Although a protozoan rather than a bacterium, Toxoplasma gondii causes abscess formation in the brains of immunocompromised patients. Toxoplasmosis lesions have been shown to progress through various stages of histologic organization, including necrotizing encephalitis, coagulative necrosis, and organizing abscess with some lesions containing elements of all three [17]. These distinct histologic stages may account for some of the variability of ADC values obtained within the toxoplasmosis lesions. The histologic composition of the lesion may be altered by treatment. Although none of the patients in our study had been treated at the time of their examination, in day-to-day practice, many patients examined by MRI will have been treated to some extent, which may complicate the findings on DWI and ADC maps and render them less useful.

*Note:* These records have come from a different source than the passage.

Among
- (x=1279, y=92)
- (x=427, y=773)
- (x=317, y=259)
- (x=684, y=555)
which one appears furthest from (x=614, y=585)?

In the study by Camacho et al. mentioned above, the investigators examined a series of 13 toxoplasmosis lesions in seven patients and eight lymphoma lesions in four patients [7]. They found mean ADC ratios of 1.63 for the toxoplasmosis lesions and 1.14 for lymphoma and that ADC ratios greater than 1.6 were associated only with toxoplasmosis. They therefore concluded that ADC ratios are helpful in making the distinction between toxoplasmosis and lymphoma. Nevertheless, the majority of their patients had overlapping ADC values, such that a definitive diagnosis could be made in only 9 of their 21 patients (43%). Although the results of our studies are similar in that both demonstrate significant overlap, we feel that the use of ADC ratios may not be a practical means of making the distinction, because the majority of patients fall into the intermediate category. In other words, while the findings of the two studies are quite similar, our interpretation of the results is different. Our study included a larger sample size (72 lesions in 36 patients at two institutions). We found significant overlap of ADC ratios of toxoplasmosis lesions with those of lymphoma (in the range 0.8–2.5). Of the lymphoma lesions in our series, 21% had ADC ratios greater than 1.6. A correct diagnosis of lymphoma could have been made based on the ADC ratios in only 9 of our 29 lymphoma lesions (31%).

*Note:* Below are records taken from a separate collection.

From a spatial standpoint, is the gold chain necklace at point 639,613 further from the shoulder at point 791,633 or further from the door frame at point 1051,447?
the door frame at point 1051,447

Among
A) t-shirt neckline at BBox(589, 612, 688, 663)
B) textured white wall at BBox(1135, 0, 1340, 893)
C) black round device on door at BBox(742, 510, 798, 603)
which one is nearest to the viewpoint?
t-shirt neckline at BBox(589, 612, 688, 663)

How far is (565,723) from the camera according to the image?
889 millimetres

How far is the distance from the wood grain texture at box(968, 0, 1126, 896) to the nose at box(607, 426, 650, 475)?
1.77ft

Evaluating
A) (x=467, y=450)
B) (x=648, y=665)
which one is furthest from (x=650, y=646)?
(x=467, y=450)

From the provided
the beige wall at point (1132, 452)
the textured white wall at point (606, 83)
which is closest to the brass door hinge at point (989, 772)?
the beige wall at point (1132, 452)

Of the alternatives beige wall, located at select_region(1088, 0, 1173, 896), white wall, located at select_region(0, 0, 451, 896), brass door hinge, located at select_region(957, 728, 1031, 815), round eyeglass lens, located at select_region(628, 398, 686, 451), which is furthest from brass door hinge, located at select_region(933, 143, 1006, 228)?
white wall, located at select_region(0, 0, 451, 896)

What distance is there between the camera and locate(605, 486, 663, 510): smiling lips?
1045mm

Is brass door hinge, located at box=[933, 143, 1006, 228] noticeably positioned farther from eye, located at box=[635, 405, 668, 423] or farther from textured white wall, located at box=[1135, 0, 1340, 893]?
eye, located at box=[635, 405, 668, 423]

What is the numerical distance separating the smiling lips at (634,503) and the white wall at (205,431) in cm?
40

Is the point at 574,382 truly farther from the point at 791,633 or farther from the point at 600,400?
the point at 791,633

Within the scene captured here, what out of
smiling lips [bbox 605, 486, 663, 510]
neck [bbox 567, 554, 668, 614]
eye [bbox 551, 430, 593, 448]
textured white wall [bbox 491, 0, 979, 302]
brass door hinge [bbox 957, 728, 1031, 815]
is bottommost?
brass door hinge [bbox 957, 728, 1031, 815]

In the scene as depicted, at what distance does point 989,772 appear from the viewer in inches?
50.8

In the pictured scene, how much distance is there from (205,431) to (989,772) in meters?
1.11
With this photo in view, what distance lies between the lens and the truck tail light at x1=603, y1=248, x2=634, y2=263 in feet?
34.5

The limitations of this study include the following. In only 6 of the 14 lymphoma patients was the lymphoma biopsy-proven. However, none of the biopsy-proven lymphoma lesions had ADC ratios less than 1.0, indicating that even in pathologically proven lymphoma lesions, the ADC ratios remain in the nondiagnostic range. Furthermore, although eight lymphoma patients did not have biopsy-proven lymphoma, seven of these patients had positive thallium 201-SPECT scans. Positive thallium 201-SPECT was chosen as an inclusion criterion for the lymphoma patients, because it has become a widely accepted tool for making this diagnosis at our institutions and others. In one study thallium-201-SPECT was found to have 100% sensitivity and 93% specificity for the identification of CNS lymphoma [18], although in another 86% and 83% were found, respectively [19]. An additional limitation of the study was the placement of the ROI for ADC value calculation only within the center of the lesion, which may explain overlap between necrotic lymphoma lesions and toxoplasmosis abscesses. There were three patients with lymphoma lesions in whom we obtained measurements in both the center of the lesions and at the periphery (Table 5). Because none of the ADC ratios were below 1.0, placing the ROI at a different location within the lesion would not have helped to make the distinction between toxoplasmosis and lymphoma in these patients.

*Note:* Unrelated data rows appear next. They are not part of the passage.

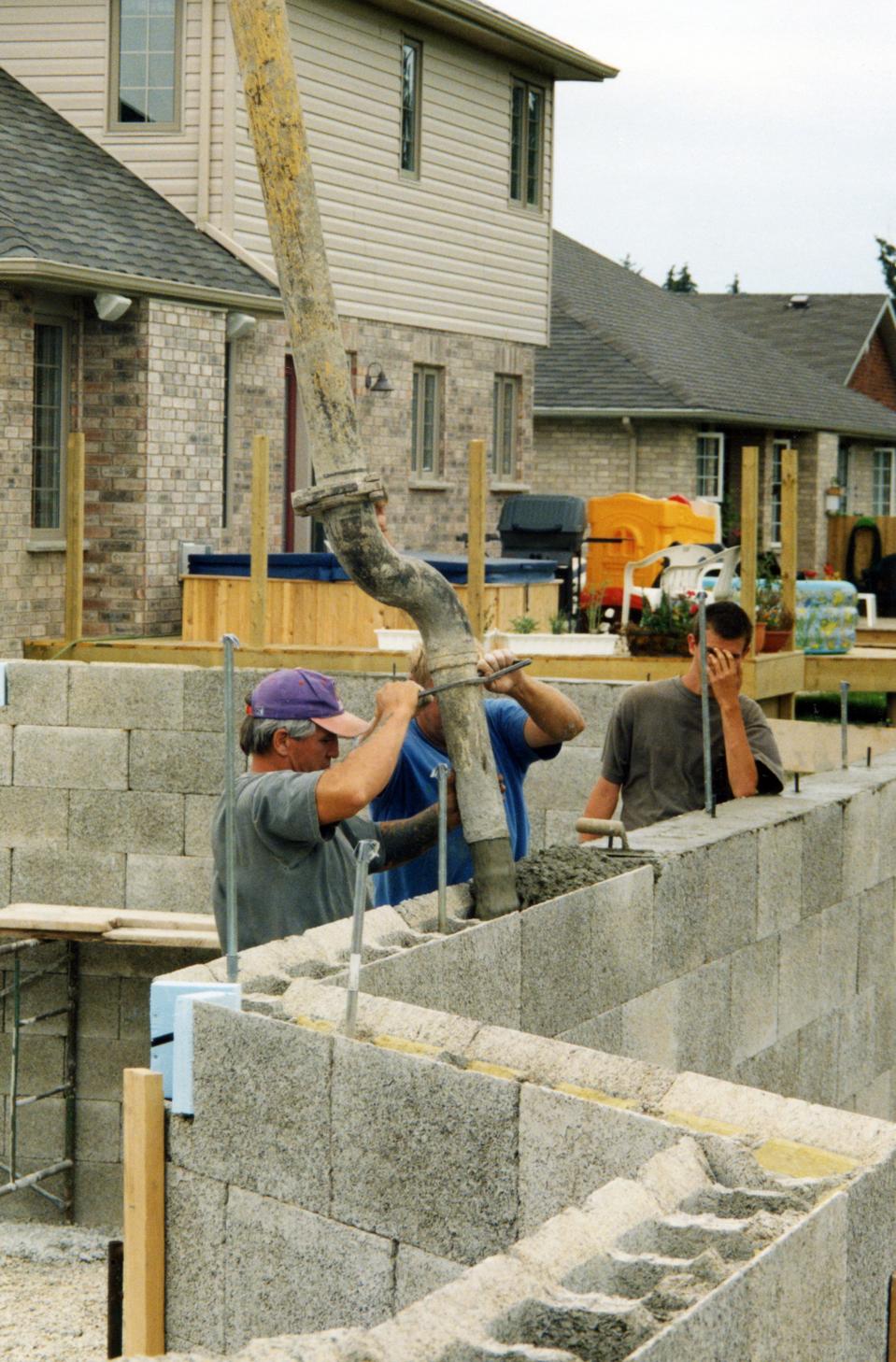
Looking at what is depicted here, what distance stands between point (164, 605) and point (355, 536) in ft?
35.8

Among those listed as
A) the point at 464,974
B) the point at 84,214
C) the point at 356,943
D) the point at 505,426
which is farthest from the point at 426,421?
the point at 356,943

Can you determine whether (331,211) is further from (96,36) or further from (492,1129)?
(492,1129)

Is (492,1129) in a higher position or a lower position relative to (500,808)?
lower

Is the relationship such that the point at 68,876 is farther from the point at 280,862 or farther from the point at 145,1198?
the point at 145,1198

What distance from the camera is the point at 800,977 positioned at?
734cm

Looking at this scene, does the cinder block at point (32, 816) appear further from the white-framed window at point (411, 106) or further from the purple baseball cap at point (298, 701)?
the white-framed window at point (411, 106)

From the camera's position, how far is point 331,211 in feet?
63.7

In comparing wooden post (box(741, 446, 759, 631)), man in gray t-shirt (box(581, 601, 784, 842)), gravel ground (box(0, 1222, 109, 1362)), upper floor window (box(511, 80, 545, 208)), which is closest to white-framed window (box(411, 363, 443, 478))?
upper floor window (box(511, 80, 545, 208))

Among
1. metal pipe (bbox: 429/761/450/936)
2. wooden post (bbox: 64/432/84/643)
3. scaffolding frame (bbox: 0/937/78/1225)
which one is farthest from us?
wooden post (bbox: 64/432/84/643)

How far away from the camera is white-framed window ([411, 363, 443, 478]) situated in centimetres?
2120

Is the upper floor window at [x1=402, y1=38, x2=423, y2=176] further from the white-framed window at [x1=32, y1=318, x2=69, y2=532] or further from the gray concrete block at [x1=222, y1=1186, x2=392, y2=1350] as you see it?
the gray concrete block at [x1=222, y1=1186, x2=392, y2=1350]

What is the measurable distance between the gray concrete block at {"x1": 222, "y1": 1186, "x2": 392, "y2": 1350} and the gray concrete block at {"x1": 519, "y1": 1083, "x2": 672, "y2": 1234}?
398mm

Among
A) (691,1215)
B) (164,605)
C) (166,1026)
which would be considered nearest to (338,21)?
(164,605)

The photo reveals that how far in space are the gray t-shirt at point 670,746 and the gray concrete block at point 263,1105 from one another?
131 inches
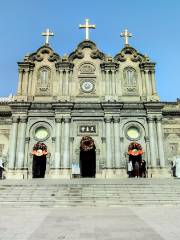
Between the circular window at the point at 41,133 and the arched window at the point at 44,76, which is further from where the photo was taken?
the arched window at the point at 44,76

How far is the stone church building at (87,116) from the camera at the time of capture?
25984 millimetres

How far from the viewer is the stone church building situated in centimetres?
2598

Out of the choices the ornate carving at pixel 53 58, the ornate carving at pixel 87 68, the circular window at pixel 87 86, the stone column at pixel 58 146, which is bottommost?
the stone column at pixel 58 146

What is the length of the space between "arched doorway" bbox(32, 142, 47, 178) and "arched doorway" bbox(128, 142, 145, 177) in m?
9.17

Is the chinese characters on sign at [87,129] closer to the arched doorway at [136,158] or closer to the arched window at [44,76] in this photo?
the arched doorway at [136,158]

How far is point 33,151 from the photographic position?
26.3 m

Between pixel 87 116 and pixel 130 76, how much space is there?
24.3 feet

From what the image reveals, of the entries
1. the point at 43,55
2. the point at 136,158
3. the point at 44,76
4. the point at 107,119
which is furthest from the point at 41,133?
the point at 136,158

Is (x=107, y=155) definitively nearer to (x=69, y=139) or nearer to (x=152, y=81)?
(x=69, y=139)

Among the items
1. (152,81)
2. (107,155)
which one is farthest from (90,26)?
(107,155)

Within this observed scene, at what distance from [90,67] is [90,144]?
31.2ft

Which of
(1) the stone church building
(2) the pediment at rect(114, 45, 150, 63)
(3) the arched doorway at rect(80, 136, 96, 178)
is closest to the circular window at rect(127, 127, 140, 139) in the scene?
(1) the stone church building

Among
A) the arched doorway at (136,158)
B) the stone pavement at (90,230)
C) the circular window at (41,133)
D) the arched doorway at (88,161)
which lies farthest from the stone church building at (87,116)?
the stone pavement at (90,230)

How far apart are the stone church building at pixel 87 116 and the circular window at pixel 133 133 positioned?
0.36ft
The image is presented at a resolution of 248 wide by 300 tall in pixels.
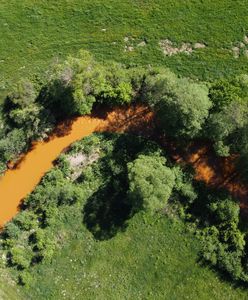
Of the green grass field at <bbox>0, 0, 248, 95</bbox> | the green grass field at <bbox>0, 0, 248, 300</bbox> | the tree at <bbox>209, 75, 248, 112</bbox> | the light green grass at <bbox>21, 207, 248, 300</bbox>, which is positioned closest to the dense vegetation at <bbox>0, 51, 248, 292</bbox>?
the tree at <bbox>209, 75, 248, 112</bbox>

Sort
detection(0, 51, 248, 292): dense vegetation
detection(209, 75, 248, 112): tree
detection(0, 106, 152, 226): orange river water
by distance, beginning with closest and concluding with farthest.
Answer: detection(209, 75, 248, 112): tree, detection(0, 51, 248, 292): dense vegetation, detection(0, 106, 152, 226): orange river water

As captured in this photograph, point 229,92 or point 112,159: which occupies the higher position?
point 229,92

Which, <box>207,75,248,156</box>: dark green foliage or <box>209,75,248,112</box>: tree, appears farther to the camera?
<box>209,75,248,112</box>: tree

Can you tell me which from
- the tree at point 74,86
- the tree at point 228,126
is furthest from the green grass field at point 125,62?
the tree at point 228,126

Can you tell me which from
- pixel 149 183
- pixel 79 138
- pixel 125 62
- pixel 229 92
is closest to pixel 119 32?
pixel 125 62

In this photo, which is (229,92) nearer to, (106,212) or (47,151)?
(106,212)

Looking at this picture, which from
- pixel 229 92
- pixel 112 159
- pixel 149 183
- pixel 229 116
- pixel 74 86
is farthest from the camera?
pixel 112 159

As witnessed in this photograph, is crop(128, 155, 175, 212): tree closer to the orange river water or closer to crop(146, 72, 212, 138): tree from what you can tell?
crop(146, 72, 212, 138): tree
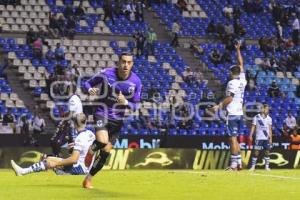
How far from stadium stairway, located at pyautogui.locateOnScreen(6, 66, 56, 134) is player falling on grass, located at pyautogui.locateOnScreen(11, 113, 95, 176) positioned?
12518 millimetres

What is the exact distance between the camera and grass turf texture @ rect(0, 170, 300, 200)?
464 inches

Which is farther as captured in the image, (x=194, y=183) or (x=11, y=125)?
(x=11, y=125)

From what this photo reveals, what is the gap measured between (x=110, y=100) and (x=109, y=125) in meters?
0.50

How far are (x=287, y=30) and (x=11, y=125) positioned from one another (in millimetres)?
19903

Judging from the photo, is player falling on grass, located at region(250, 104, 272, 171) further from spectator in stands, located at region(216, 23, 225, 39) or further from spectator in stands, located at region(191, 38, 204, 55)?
spectator in stands, located at region(216, 23, 225, 39)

Table 5 Lymphoma lesions in which ADC measurements were taken at two locations

Conclusion

Toxoplasmosis exhibits a wide spectrum of diffusion characteristics with ADC ratios ranging from 0.8 to 2.8, which have significant overlap with those of lymphoma. Therefore, in a majority of patients, ADC ratios are not definitive in making the distinction between toxoplasmosis and lymphoma. However, in the minority of patients with ADC ratios below 0.8, a diagnosis of lymphoma should be favored.